Phytoplankton are key players in the global carbon cycle, contributing about half of global primary productivity.  Phytoplankton functional groups have distinct impacts on other major biogeochemical cycles, such as nitrogen, silica and phosphorus.  Consequently, changes in phytoplankton community structure may significantly alter elemental cycling at local and global scales.
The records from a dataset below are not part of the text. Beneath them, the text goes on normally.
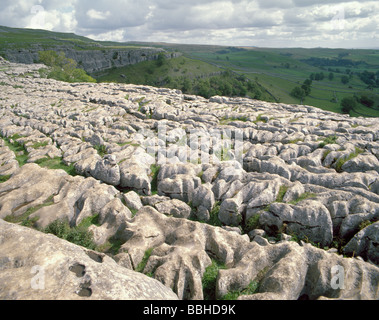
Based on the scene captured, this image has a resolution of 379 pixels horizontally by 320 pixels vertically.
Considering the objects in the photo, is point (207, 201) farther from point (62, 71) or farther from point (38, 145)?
point (62, 71)

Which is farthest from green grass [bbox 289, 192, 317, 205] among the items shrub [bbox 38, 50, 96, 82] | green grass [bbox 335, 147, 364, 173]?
shrub [bbox 38, 50, 96, 82]

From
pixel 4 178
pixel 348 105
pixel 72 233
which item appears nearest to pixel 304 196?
pixel 72 233

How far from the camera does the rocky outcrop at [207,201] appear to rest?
1429 centimetres

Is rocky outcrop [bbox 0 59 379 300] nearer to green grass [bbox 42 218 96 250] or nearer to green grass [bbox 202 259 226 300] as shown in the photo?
green grass [bbox 202 259 226 300]

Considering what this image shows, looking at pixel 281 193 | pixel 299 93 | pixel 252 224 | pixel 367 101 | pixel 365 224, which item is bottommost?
pixel 252 224

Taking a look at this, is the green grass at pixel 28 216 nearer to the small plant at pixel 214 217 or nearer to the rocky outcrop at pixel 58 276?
the rocky outcrop at pixel 58 276

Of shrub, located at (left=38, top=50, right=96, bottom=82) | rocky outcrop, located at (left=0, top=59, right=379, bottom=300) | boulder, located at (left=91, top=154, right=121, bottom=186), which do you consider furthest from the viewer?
shrub, located at (left=38, top=50, right=96, bottom=82)

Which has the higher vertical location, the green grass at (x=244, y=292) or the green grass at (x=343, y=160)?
the green grass at (x=343, y=160)

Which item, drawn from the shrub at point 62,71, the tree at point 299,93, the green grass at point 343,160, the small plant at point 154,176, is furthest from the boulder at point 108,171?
the tree at point 299,93

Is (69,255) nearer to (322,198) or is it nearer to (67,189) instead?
(67,189)

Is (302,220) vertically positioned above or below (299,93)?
below

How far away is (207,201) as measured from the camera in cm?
2512

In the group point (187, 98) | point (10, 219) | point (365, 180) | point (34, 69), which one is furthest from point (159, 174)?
point (34, 69)

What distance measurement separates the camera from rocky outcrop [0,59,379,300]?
14.3m
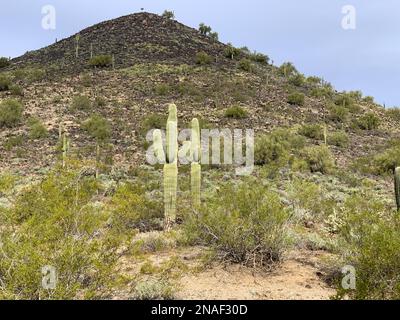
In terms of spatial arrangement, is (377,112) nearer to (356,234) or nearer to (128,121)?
(128,121)

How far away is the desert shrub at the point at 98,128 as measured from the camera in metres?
25.1

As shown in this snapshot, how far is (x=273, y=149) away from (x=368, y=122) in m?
11.4

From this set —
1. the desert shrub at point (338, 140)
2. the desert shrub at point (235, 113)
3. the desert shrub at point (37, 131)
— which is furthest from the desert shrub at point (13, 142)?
the desert shrub at point (338, 140)

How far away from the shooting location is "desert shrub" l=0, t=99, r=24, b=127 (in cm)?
2692

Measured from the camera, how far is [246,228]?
879cm

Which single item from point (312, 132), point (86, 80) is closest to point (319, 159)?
point (312, 132)

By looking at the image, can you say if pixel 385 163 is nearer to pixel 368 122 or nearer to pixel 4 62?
pixel 368 122

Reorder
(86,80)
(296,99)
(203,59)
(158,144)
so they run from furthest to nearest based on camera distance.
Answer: (203,59) < (296,99) < (86,80) < (158,144)

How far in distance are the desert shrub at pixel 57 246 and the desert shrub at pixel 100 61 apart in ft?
100

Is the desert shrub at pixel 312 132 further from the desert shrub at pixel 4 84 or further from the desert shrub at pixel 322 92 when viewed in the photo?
the desert shrub at pixel 4 84

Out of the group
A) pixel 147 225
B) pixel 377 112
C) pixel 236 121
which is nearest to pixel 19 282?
pixel 147 225

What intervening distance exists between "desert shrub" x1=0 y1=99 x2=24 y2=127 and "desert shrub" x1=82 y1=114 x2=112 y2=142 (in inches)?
146

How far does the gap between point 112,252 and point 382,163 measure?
19.6m

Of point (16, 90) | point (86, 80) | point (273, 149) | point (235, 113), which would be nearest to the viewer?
point (273, 149)
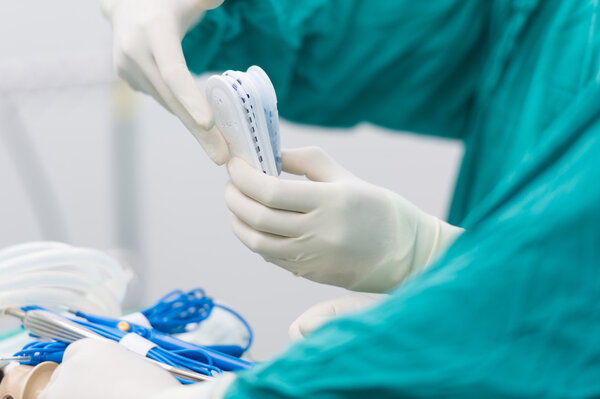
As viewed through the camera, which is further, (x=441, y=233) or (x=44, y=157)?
(x=44, y=157)

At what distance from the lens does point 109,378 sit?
52cm

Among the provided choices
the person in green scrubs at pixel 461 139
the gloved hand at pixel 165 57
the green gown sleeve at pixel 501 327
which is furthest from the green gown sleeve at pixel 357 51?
the green gown sleeve at pixel 501 327

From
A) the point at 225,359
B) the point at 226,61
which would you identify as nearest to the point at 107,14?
the point at 226,61

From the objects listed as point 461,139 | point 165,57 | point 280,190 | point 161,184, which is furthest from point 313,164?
point 161,184

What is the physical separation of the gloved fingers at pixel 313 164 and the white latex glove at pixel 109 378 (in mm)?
237

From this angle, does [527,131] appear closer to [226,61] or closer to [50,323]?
[226,61]

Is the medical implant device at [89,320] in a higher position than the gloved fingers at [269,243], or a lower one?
lower

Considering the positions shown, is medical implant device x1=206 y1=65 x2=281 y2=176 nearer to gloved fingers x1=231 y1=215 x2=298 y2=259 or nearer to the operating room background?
gloved fingers x1=231 y1=215 x2=298 y2=259

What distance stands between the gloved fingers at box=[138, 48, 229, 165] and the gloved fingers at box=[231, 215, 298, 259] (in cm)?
7

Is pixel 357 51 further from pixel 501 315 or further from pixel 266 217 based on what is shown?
pixel 501 315

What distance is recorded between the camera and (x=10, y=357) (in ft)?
2.08

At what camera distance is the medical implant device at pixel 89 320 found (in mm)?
613

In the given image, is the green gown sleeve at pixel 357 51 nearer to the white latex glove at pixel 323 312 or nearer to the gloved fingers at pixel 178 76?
the gloved fingers at pixel 178 76

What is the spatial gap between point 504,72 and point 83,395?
1.94 feet
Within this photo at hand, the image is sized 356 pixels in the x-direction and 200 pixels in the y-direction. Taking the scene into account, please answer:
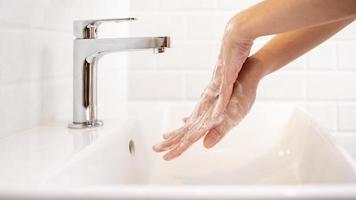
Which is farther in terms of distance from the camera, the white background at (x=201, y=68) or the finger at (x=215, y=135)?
the white background at (x=201, y=68)

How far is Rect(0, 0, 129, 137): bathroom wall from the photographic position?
0.56m

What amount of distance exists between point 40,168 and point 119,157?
0.25 metres

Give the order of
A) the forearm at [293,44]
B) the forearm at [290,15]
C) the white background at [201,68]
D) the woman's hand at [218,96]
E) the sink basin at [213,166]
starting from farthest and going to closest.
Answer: the white background at [201,68]
the forearm at [293,44]
the woman's hand at [218,96]
the forearm at [290,15]
the sink basin at [213,166]

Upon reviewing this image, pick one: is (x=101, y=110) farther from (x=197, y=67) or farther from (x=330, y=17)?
(x=330, y=17)

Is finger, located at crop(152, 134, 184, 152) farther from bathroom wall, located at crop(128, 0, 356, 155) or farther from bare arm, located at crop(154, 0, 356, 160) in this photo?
bathroom wall, located at crop(128, 0, 356, 155)

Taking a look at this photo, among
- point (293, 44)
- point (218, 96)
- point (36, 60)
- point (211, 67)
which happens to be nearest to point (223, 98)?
point (218, 96)

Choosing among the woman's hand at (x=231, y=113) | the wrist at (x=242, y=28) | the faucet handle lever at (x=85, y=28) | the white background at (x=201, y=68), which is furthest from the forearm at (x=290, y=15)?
the white background at (x=201, y=68)

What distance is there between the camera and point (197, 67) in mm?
1179

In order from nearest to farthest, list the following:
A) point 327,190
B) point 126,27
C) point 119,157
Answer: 1. point 327,190
2. point 119,157
3. point 126,27

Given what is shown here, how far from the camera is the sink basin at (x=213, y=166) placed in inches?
11.8

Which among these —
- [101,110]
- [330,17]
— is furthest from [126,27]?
[330,17]

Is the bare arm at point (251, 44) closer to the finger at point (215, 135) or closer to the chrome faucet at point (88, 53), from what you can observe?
the finger at point (215, 135)

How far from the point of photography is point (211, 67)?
Answer: 3.84ft

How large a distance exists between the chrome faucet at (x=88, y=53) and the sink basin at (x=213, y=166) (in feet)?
0.16
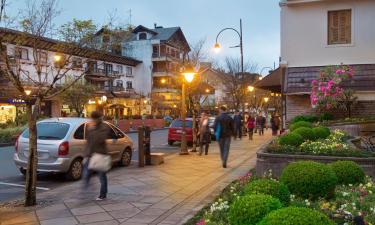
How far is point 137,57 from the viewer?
252 ft

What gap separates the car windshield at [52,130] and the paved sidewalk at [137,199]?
1.38 metres

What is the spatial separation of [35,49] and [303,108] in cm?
1256

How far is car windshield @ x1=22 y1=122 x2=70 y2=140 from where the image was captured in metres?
12.2

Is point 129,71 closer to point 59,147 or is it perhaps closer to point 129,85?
point 129,85

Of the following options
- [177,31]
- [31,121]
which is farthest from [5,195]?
[177,31]

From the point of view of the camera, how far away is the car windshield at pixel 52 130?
40.1ft

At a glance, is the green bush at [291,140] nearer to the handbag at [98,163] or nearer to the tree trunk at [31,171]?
the handbag at [98,163]

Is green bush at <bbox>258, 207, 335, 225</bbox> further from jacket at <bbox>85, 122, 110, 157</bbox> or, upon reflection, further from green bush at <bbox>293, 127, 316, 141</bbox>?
green bush at <bbox>293, 127, 316, 141</bbox>

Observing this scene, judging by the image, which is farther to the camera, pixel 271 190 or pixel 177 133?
pixel 177 133

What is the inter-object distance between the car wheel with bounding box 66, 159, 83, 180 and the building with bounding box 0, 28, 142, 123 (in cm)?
218

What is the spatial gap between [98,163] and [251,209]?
462cm

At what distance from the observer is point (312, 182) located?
6898 millimetres

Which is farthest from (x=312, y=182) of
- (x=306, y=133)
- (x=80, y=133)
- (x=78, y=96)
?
(x=78, y=96)

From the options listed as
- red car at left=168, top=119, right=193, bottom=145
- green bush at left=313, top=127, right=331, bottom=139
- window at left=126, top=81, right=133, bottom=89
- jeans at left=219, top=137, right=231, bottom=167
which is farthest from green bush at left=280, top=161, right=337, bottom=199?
window at left=126, top=81, right=133, bottom=89
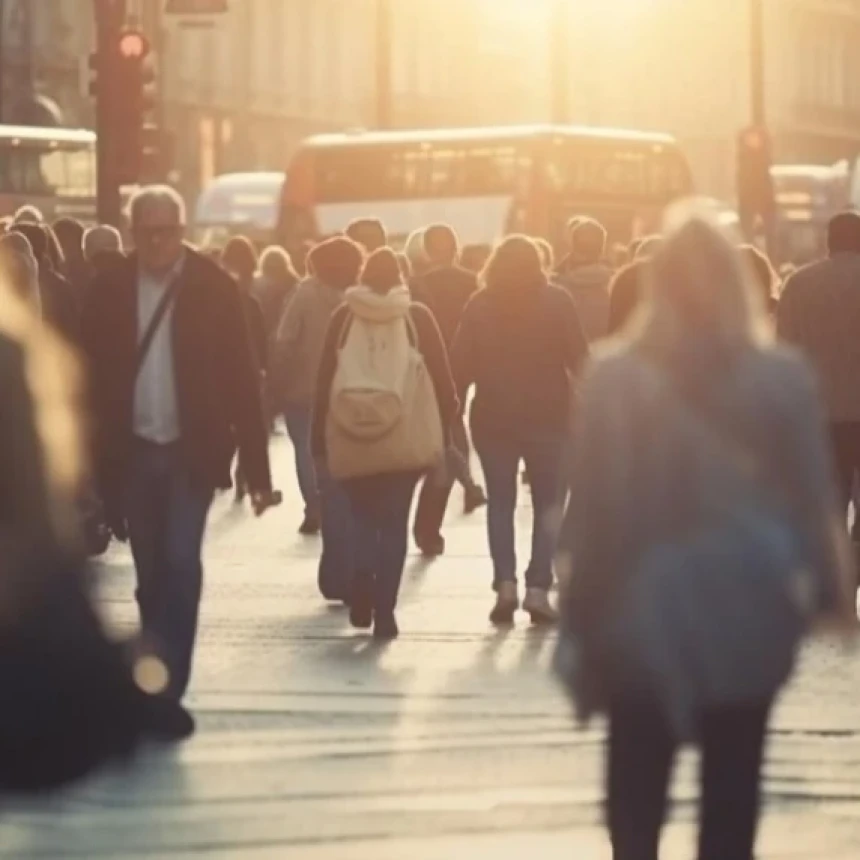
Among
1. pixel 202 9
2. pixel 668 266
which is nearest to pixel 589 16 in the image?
pixel 202 9

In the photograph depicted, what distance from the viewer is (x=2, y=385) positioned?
4.11m

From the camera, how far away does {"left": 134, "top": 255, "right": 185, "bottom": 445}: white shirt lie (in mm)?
10094

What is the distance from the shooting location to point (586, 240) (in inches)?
690

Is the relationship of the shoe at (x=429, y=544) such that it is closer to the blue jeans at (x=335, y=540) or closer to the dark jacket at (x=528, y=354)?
the blue jeans at (x=335, y=540)

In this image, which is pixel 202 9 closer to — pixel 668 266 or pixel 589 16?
pixel 668 266

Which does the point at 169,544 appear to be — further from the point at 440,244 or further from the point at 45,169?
the point at 45,169

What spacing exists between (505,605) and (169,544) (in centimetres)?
335

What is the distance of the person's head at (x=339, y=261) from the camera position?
14641 millimetres

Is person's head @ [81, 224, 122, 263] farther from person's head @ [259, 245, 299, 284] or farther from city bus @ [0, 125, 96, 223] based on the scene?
city bus @ [0, 125, 96, 223]

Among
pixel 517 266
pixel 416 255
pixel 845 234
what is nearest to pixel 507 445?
pixel 517 266

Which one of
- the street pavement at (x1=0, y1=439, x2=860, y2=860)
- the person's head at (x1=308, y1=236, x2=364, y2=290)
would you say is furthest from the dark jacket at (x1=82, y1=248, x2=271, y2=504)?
the person's head at (x1=308, y1=236, x2=364, y2=290)

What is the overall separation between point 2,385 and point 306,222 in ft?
129

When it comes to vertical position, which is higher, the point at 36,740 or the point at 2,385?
the point at 2,385

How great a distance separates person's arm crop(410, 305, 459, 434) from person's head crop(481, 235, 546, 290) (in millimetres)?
418
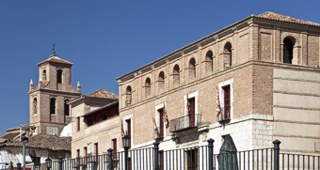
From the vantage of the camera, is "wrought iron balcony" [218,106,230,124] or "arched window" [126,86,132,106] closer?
"wrought iron balcony" [218,106,230,124]

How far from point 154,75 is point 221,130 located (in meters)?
8.24

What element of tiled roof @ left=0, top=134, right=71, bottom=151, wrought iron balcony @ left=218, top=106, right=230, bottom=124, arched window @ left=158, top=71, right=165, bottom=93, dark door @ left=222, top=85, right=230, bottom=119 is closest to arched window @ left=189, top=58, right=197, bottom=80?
arched window @ left=158, top=71, right=165, bottom=93

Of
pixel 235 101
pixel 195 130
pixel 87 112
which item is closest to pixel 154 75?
pixel 195 130

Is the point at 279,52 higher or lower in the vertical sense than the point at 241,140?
higher

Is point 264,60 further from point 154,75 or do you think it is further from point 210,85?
point 154,75

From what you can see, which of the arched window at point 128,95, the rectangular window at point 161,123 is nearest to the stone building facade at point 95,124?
the arched window at point 128,95

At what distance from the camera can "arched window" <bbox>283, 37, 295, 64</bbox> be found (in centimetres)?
3672

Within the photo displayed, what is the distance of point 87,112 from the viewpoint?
57.8m

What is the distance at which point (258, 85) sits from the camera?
35406mm

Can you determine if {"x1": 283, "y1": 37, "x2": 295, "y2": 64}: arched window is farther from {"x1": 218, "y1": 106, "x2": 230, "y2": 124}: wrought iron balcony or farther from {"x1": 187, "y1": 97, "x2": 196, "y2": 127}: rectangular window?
{"x1": 187, "y1": 97, "x2": 196, "y2": 127}: rectangular window

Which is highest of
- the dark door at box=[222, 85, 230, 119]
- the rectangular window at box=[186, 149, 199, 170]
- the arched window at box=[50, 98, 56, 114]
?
the arched window at box=[50, 98, 56, 114]

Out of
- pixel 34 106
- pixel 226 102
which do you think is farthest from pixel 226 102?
pixel 34 106

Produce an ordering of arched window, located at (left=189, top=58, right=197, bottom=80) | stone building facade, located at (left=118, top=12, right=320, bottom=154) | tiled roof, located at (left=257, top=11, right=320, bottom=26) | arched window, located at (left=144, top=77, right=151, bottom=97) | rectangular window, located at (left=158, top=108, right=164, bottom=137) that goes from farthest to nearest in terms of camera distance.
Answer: arched window, located at (left=144, top=77, right=151, bottom=97) → rectangular window, located at (left=158, top=108, right=164, bottom=137) → arched window, located at (left=189, top=58, right=197, bottom=80) → tiled roof, located at (left=257, top=11, right=320, bottom=26) → stone building facade, located at (left=118, top=12, right=320, bottom=154)

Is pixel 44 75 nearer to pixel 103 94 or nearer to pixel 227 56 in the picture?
pixel 103 94
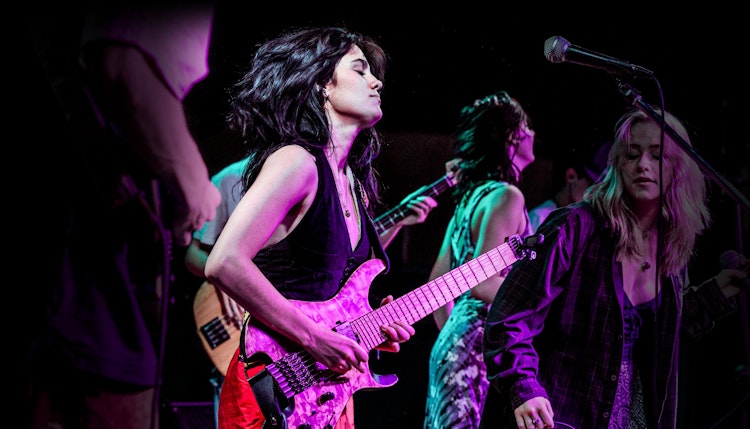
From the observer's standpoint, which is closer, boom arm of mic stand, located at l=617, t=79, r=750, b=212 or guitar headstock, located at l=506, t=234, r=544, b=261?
boom arm of mic stand, located at l=617, t=79, r=750, b=212

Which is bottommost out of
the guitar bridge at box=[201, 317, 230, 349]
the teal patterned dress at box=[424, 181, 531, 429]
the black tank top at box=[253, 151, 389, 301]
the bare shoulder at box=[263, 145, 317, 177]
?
the teal patterned dress at box=[424, 181, 531, 429]

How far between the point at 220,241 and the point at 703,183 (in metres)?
1.94

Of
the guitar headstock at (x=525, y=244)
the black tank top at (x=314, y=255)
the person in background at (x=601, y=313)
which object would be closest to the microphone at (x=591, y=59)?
the person in background at (x=601, y=313)

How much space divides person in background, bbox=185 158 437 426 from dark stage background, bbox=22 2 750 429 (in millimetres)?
158

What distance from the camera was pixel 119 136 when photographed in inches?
64.9

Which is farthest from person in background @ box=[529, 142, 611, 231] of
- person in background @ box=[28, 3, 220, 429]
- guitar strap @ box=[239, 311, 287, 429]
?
person in background @ box=[28, 3, 220, 429]

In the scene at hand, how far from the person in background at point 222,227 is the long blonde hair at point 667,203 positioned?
3.23ft

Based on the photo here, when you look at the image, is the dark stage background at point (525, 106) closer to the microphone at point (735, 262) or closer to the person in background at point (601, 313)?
the microphone at point (735, 262)

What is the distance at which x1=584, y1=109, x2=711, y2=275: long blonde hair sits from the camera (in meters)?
2.59

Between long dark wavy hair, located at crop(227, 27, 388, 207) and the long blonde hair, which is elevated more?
long dark wavy hair, located at crop(227, 27, 388, 207)

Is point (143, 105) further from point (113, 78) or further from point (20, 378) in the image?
point (20, 378)

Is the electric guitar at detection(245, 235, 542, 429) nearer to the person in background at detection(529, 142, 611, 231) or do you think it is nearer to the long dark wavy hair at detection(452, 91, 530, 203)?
the long dark wavy hair at detection(452, 91, 530, 203)

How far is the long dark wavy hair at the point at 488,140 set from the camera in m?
3.50

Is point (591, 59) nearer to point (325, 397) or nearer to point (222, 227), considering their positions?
point (325, 397)
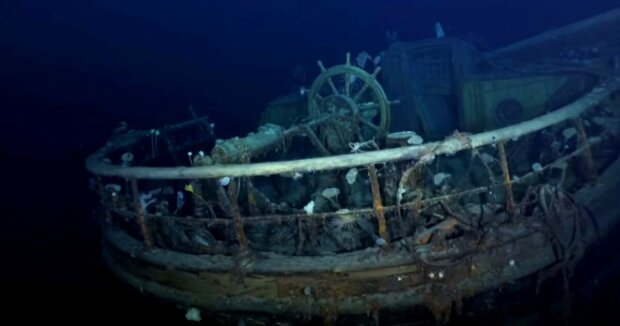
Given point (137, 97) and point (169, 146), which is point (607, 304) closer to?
point (169, 146)

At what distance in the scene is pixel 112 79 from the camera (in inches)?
874

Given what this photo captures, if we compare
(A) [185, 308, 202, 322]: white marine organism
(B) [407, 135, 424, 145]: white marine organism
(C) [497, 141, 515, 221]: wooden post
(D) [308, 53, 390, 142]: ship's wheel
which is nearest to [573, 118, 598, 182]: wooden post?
(C) [497, 141, 515, 221]: wooden post

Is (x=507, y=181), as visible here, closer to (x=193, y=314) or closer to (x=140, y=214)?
(x=193, y=314)

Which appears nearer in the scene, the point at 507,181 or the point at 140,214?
the point at 507,181

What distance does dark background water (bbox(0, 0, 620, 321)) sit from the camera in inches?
342

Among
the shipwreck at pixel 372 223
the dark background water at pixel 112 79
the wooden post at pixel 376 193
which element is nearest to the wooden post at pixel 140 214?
the shipwreck at pixel 372 223

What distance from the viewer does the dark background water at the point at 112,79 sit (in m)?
8.70

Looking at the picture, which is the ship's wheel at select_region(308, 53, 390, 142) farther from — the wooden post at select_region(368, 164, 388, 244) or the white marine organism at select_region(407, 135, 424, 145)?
the wooden post at select_region(368, 164, 388, 244)

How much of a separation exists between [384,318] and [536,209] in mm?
1685

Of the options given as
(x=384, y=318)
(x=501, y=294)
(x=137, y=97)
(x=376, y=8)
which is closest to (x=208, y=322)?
(x=384, y=318)

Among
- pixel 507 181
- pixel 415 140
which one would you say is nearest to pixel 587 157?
pixel 507 181

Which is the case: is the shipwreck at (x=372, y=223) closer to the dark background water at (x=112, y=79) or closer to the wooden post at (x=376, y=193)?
the wooden post at (x=376, y=193)

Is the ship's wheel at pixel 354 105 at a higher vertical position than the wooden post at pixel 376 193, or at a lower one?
higher

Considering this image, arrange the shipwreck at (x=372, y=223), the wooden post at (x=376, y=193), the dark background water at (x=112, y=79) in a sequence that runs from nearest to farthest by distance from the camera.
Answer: the wooden post at (x=376, y=193) < the shipwreck at (x=372, y=223) < the dark background water at (x=112, y=79)
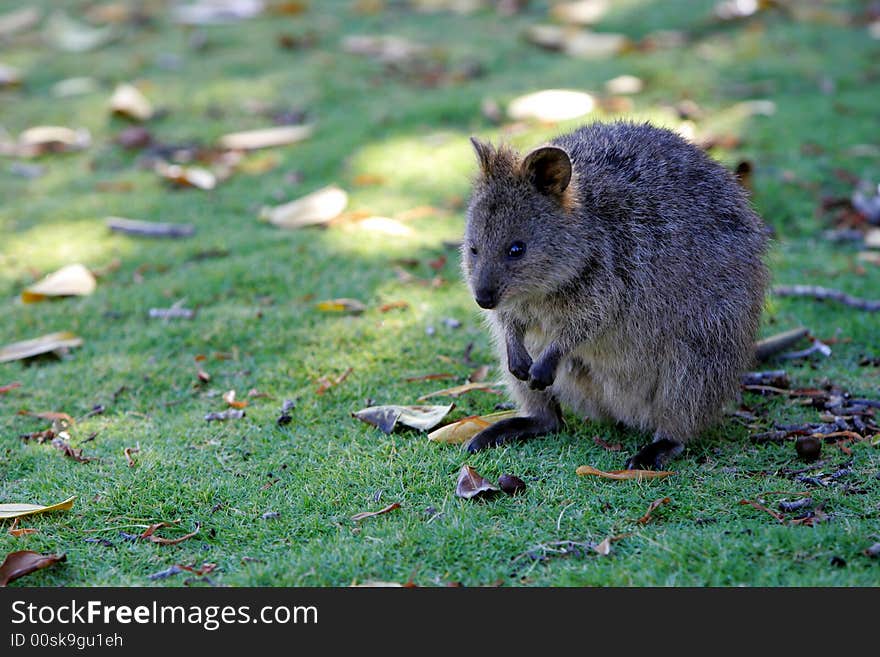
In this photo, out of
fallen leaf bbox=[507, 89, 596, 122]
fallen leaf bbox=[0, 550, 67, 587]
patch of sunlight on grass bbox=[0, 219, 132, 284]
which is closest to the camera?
fallen leaf bbox=[0, 550, 67, 587]

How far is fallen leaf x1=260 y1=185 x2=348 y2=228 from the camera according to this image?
249 inches

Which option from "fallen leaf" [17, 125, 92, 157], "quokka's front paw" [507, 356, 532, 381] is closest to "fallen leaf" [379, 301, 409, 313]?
"quokka's front paw" [507, 356, 532, 381]

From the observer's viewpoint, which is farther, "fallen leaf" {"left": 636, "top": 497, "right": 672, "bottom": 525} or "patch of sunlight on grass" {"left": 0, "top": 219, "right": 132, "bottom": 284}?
"patch of sunlight on grass" {"left": 0, "top": 219, "right": 132, "bottom": 284}

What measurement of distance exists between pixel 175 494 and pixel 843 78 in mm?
6903

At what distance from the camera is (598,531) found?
3.47 m

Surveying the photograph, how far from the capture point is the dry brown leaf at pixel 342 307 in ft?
17.4

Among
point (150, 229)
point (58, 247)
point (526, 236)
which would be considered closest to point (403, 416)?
point (526, 236)

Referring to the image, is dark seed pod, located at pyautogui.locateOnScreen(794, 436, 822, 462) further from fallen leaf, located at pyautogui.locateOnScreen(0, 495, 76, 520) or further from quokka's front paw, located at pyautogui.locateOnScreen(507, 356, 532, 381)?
fallen leaf, located at pyautogui.locateOnScreen(0, 495, 76, 520)

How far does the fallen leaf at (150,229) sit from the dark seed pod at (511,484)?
3.39 m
We present several examples of a tight link between phytoplankton community structure and biogeochemistry and show how global change stressors modify phytoplankton biogeochemical impacts

Results/Conclusions

Using a more realistic model of competition between nitrogen-fixers and non-fixers that includes phosphorus costs of N-fixation, we show that different N:P supply ratios produce a diverse range of competitive outcomes that, in turn, impact environmental N and P concentrations.  Using physiological experiments and mechanistic modeling, we show that phytoplankton nutrient utilization strongly depends on temperature and, conversely, temperature preferences depend on the phytoplankton nutrient status. Our data compilation shows that temperature scaling of phytoplankton growth may differ across functional groups, thus potentially changing community dominance patterns.  Taken together, our results illustrate the links between phytoplankton physiology, community structure and biogeochemical processes under diverse conditions and suggest that global change may have profound impacts on biogeochemistry by altering phytoplankton community dynamics and functioning.